» TEXTO DADO

+--

Zaragoza y Constantino Kavafis




He visitado recientemente la ciudad de mi infancia, Zaragoza, de la que hace cuatro décadas que me fui para siempre. Desde que mi familia se extinguió no había vuelto por allí. Me he reencontrado con una ciudad en pleno estallido en su fiesta medieval, con muchedumbres recorriendo las casetas de comida, artesanía y bebidas que jalonaban la amplia extensión de la feria que ha sido un éxito para mí insospechado. Zaragoza sigue viva, lejos de mi presencia.

Sin embargo, en algún momento me fui solo a recorrer los parajes de mi infancia y que yo recuerdo con una viveza y nitidez extraordinarias. Yo vivía cerca de El Pilar y la plaza de la Seo. Mis aventuras de niño fueron en este entorno próximo al río Ebro y su arboleda al otro lado que era para mí un paisaje mágico. En este espacio, ya poético, tuvieron lugar terribles imágenes de una infancia convulsa y agónica.

He recorrido las calles en que viví, totalmente transformadas, las calles adyacentes –alguna ni existe ya-. Estaban diferentes, pero yo veía en mi imaginación las tiendas, los comercios de aquel tiempo, las gentes que poblaban aquel barrio cercano al Pilar. Mi vista veía el tiempo actual pero mi memoria me llevaba poderosamente al pasado que pugnaba por volver a salir fuera de mi imaginación. ¡Qué punzante dolor el de mirar el pasado y que este vuelva torrencial transformando el estado actual! He pasado por el colegio de párvulos donde hice mi primera comunión a los seis años y he dudado si entrar y pedir permiso para ver su interior –había una capillita llena de flores donde cantábamos en el mes de mayo a la Virgen-, sus aulas y pasillos que a tenor de la entrada parecía que no habían cambiado demasiado. He dudado si entrar y hablar con la monja que había en el torno pero al final me ha dado vergüenza y lo he dejado pasar.

Unos amigos recientemente se han venido a vivir a Zaragoza y están plenamente satisfechos de su elección. Le he contado a Javier mi sensación dolorosa, esa superposición poderosa de los paisajes de mi niñez sobre la realidad de esta ciudad que ha cambiado y que ya no es la misma por más que iglesias, plazas y calles tengan los mismos nombres y la arquitectura es la misma en muchos edificios de lo que contemplé hace mucho tiempo. Mi amigo me dice que eso es efecto del salto temporal, de que me alejé de la ciudad y apenas he vuelto. No habría pasado si yo hubiera seguido viviendo en ella porque me habría ido adaptando al cambio y el pasado quedaría lejos y la ciudad habría cambiado al mismo ritmo que yo. Probablemente tiene razón. La ciudad cambia y nosotros cambiamos. Me alejé, emigré a otras tierras, pero la ciudad sigue viva en mí. Recuerdo el poema de Constantino Kavafis titulado La ciudad, precisamente. Lo traigo aquí:

Dices: “Iré a otra tierra, hacia otro mar,
y una ciudad mejor con certeza hallaré.

+--

» TAREA
Repite sin ningún cambio el pasaje del texto sobre Zaragoza que va desde "He visitado recientemente" hasta "de mi presencia.". Las entradas proceden de una fuente distinta a la del texto sobre Zaragoza.

+--

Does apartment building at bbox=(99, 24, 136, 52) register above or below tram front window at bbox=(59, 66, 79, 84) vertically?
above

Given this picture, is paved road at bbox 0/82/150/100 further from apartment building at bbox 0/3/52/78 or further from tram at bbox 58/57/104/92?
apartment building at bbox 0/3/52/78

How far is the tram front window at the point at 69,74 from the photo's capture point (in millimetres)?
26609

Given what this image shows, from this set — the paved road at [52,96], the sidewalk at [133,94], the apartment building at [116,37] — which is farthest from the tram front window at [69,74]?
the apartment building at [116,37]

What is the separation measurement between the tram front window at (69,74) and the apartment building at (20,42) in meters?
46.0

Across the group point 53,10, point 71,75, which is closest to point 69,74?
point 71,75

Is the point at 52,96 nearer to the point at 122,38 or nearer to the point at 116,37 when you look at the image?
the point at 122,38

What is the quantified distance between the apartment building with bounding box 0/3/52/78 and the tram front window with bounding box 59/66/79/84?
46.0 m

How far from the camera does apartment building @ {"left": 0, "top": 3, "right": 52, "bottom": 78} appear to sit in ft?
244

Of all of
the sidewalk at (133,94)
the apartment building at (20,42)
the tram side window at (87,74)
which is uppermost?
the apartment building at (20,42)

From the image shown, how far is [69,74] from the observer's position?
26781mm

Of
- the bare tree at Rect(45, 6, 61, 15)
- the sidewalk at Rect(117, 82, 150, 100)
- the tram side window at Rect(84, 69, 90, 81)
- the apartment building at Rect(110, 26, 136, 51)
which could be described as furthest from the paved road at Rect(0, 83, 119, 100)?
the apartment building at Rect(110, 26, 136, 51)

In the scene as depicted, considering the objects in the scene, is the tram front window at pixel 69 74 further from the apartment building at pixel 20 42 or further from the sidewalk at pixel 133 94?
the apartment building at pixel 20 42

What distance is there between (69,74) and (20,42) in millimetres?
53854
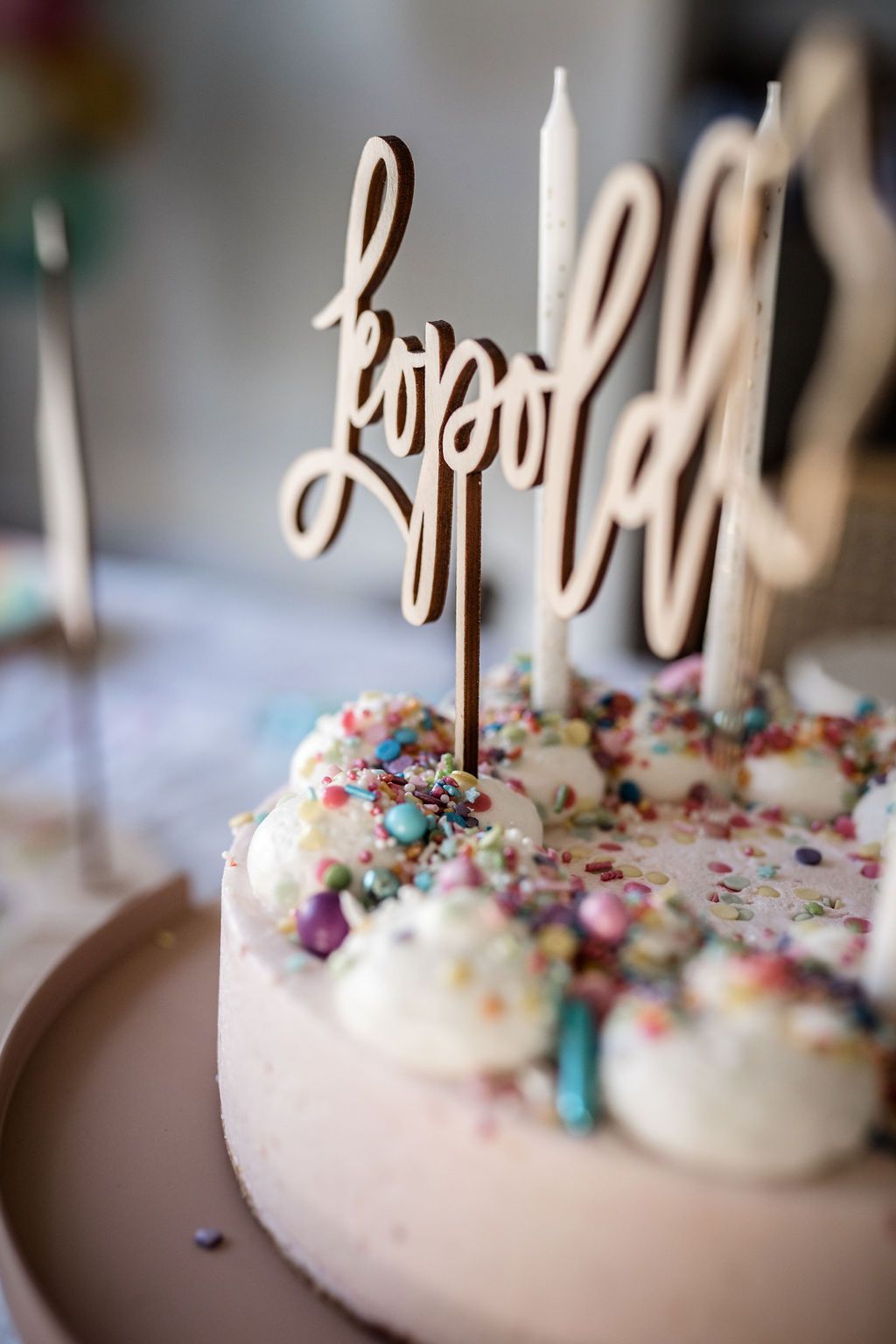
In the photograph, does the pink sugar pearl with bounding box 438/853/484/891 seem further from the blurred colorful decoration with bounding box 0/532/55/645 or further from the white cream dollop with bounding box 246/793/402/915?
the blurred colorful decoration with bounding box 0/532/55/645

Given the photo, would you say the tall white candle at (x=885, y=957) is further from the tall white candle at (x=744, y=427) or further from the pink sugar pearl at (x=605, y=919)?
the tall white candle at (x=744, y=427)

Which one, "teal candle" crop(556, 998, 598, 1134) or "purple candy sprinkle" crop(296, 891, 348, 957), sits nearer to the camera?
"teal candle" crop(556, 998, 598, 1134)

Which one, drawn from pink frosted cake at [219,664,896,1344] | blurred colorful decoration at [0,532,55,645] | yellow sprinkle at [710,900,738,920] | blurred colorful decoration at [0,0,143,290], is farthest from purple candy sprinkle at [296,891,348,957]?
blurred colorful decoration at [0,0,143,290]

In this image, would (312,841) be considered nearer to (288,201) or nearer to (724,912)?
(724,912)

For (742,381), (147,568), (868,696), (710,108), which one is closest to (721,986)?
(742,381)

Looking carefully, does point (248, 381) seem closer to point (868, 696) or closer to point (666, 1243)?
point (868, 696)

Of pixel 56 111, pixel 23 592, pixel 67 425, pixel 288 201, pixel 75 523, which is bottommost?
pixel 23 592

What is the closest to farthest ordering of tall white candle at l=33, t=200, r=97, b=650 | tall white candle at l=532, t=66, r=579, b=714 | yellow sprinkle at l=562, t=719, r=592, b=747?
tall white candle at l=532, t=66, r=579, b=714 → yellow sprinkle at l=562, t=719, r=592, b=747 → tall white candle at l=33, t=200, r=97, b=650

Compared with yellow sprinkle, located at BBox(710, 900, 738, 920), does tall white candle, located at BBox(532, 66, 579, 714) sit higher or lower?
higher

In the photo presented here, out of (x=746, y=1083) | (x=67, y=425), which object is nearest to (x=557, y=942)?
(x=746, y=1083)
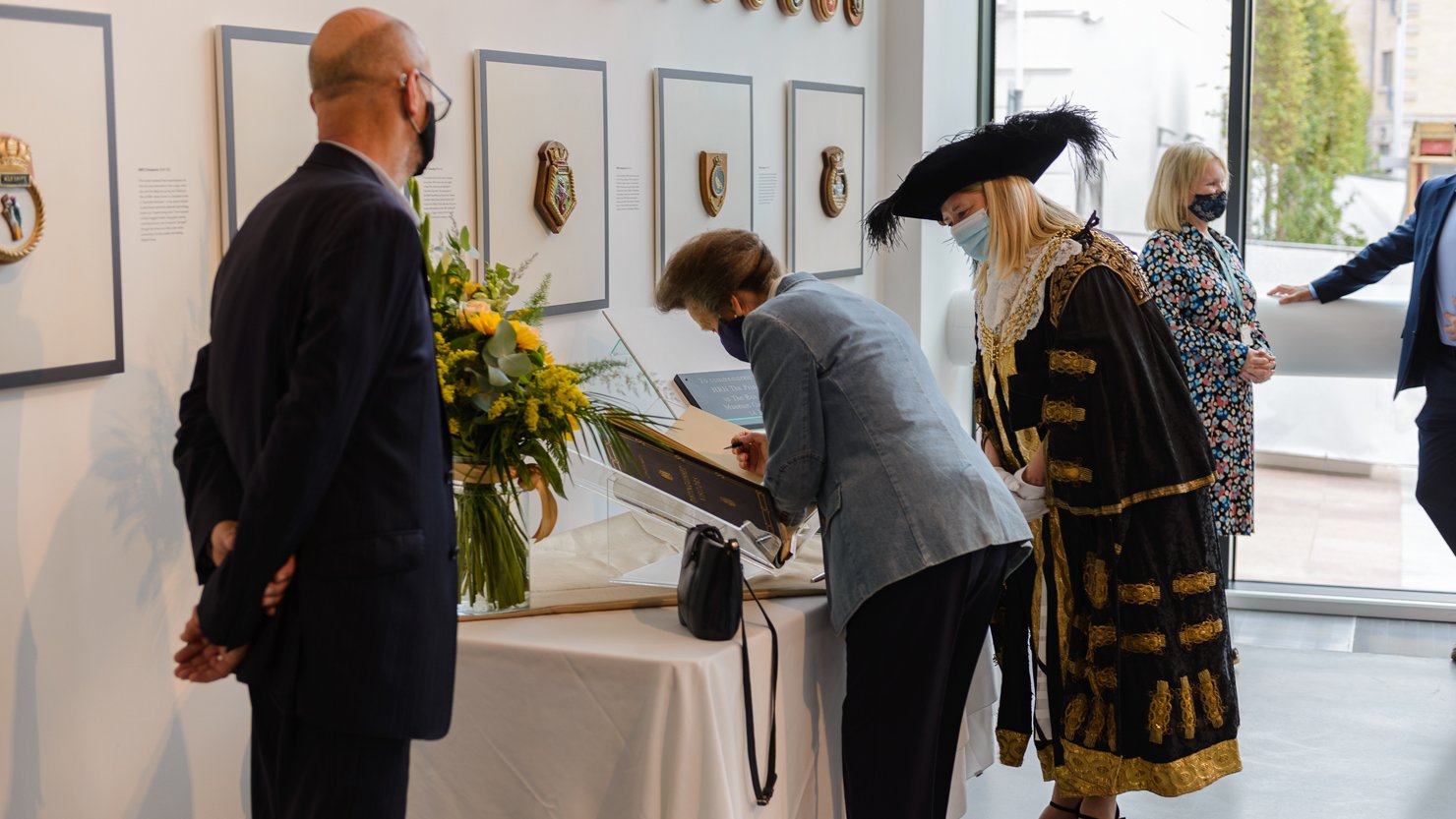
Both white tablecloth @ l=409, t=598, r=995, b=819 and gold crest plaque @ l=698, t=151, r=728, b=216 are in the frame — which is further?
gold crest plaque @ l=698, t=151, r=728, b=216

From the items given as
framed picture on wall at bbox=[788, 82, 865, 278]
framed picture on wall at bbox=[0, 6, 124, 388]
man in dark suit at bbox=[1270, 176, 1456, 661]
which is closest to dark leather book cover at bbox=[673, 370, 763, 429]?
framed picture on wall at bbox=[788, 82, 865, 278]

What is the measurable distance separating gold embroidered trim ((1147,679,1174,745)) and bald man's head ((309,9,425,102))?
1977mm

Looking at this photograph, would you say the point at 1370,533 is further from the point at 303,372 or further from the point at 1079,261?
→ the point at 303,372

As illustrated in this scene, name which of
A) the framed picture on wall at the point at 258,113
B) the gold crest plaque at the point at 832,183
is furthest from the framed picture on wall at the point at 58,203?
the gold crest plaque at the point at 832,183

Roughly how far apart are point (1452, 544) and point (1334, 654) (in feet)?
1.72

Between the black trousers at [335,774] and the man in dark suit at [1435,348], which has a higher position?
the man in dark suit at [1435,348]

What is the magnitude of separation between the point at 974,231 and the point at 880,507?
2.55 ft

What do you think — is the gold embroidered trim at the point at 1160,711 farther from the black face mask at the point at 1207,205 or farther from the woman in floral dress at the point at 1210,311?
the black face mask at the point at 1207,205

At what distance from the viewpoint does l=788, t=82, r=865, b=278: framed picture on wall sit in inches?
188

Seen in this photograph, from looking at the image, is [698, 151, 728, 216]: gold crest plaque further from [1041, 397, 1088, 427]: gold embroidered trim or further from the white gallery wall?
[1041, 397, 1088, 427]: gold embroidered trim

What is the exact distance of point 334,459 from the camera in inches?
64.8

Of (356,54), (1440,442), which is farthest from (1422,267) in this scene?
(356,54)

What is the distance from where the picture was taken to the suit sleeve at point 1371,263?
5.03 metres

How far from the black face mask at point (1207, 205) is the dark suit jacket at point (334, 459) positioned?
3329mm
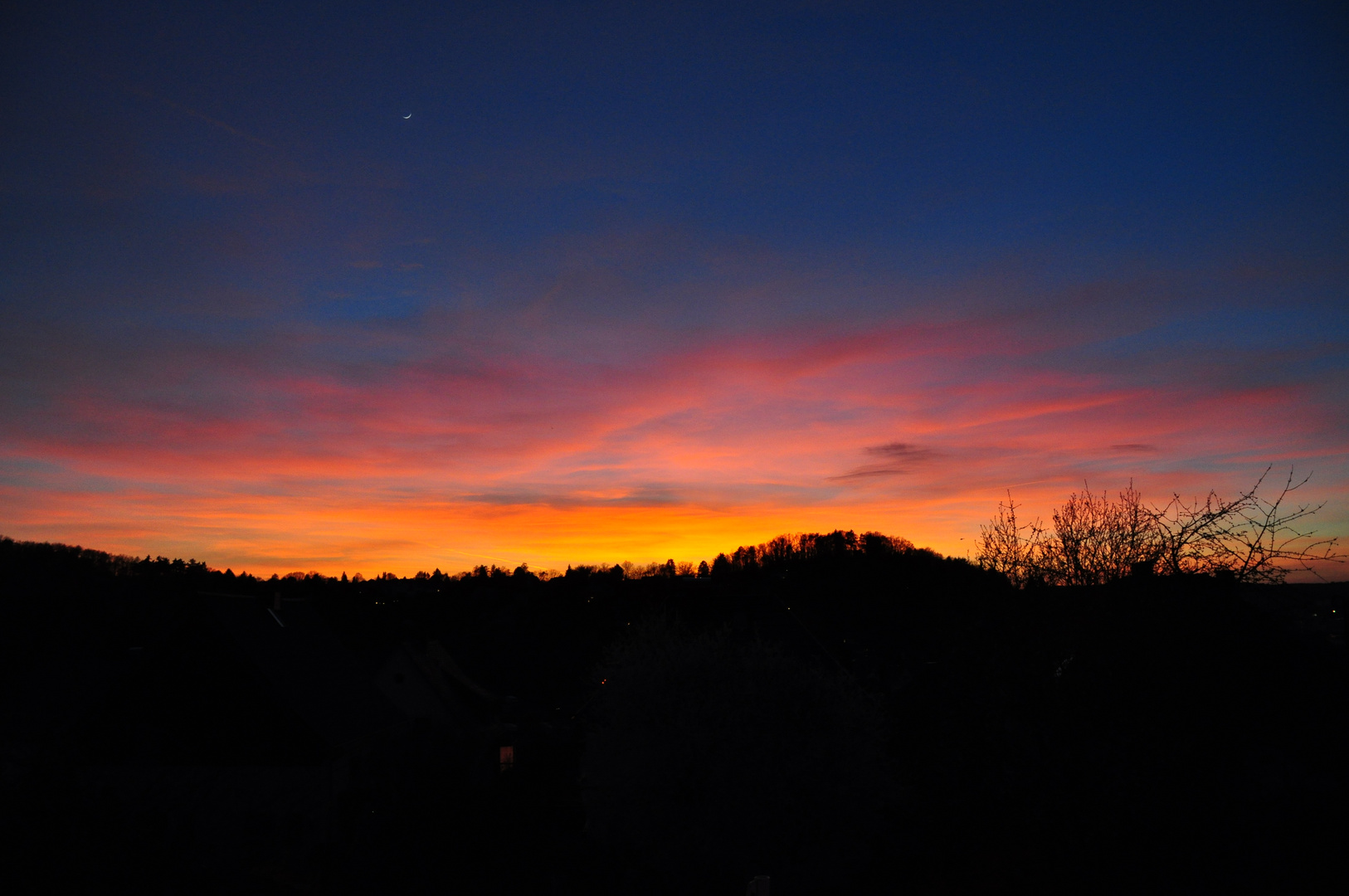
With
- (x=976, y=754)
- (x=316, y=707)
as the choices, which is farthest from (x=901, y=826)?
(x=316, y=707)

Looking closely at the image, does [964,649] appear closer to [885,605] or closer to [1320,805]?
[1320,805]

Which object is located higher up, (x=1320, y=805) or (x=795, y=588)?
(x=795, y=588)

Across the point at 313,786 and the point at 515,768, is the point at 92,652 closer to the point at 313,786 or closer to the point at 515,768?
the point at 313,786

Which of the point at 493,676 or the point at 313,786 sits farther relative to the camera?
the point at 493,676

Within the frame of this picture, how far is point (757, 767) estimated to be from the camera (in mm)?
20531

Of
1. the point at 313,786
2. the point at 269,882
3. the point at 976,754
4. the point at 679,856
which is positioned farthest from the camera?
the point at 313,786

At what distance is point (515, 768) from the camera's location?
47.7ft

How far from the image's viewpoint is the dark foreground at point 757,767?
30.5 ft

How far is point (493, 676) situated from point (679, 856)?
6177 centimetres

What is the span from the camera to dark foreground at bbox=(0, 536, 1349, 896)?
365 inches

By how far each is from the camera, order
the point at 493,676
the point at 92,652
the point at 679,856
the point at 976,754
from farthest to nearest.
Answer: the point at 493,676, the point at 92,652, the point at 679,856, the point at 976,754

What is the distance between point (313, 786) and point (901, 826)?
19425mm

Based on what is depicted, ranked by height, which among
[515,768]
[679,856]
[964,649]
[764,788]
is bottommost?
[679,856]

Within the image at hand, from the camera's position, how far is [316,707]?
29.4m
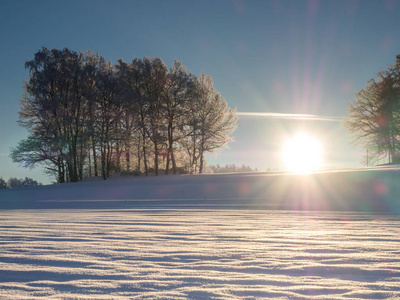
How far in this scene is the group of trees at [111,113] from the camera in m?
28.3

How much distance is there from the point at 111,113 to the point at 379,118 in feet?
88.8

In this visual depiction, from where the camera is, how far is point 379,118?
105ft

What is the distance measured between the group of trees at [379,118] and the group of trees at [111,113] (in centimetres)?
1451

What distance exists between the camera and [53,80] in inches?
1110

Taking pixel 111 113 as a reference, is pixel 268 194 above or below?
below

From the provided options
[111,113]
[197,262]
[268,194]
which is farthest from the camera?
[111,113]

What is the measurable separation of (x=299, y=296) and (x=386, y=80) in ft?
119

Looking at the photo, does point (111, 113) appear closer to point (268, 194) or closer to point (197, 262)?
point (268, 194)

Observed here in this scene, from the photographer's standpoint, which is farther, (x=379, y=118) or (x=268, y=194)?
(x=379, y=118)

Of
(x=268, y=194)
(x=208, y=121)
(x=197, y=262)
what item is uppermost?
(x=208, y=121)

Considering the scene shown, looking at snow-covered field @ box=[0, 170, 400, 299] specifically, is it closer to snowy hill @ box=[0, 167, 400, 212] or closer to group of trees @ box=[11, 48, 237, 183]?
snowy hill @ box=[0, 167, 400, 212]

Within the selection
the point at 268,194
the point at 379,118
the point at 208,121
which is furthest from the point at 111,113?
the point at 379,118

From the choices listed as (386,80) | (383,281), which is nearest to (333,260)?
(383,281)

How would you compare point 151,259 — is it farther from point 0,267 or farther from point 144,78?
point 144,78
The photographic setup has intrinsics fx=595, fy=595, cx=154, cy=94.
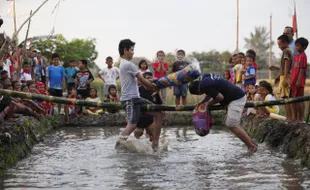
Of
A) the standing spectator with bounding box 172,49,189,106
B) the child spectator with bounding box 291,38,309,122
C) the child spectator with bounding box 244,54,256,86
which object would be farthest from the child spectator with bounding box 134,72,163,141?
the standing spectator with bounding box 172,49,189,106

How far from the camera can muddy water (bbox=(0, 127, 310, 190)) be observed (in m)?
6.98

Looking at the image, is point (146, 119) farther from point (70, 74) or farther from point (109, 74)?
point (70, 74)

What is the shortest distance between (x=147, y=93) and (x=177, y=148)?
4.34 feet

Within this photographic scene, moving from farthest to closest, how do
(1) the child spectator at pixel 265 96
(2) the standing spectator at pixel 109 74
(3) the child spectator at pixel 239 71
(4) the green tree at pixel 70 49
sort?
(4) the green tree at pixel 70 49, (2) the standing spectator at pixel 109 74, (3) the child spectator at pixel 239 71, (1) the child spectator at pixel 265 96

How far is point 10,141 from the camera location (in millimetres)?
8586

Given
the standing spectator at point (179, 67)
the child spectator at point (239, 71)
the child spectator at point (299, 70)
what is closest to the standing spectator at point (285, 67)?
the child spectator at point (299, 70)

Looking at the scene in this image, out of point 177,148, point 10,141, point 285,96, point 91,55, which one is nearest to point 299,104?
point 285,96

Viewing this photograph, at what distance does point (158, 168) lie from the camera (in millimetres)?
8164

+--

» RESPUESTA
He visitado recientemente la ciudad de mi infancia, Zaragoza, de la que hace cuatro décadas que me fui para siempre. Desde que mi familia se extinguió no había vuelto por allí. Me he reencontrado con una ciudad en pleno estallido en su fiesta medieval, con muchedumbres recorriendo las casetas de comida, artesanía y bebidas que jalonaban la amplia extensión de la feria que ha sido un éxito para mí insospechado. Zaragoza sigue viva, lejos de mi presencia.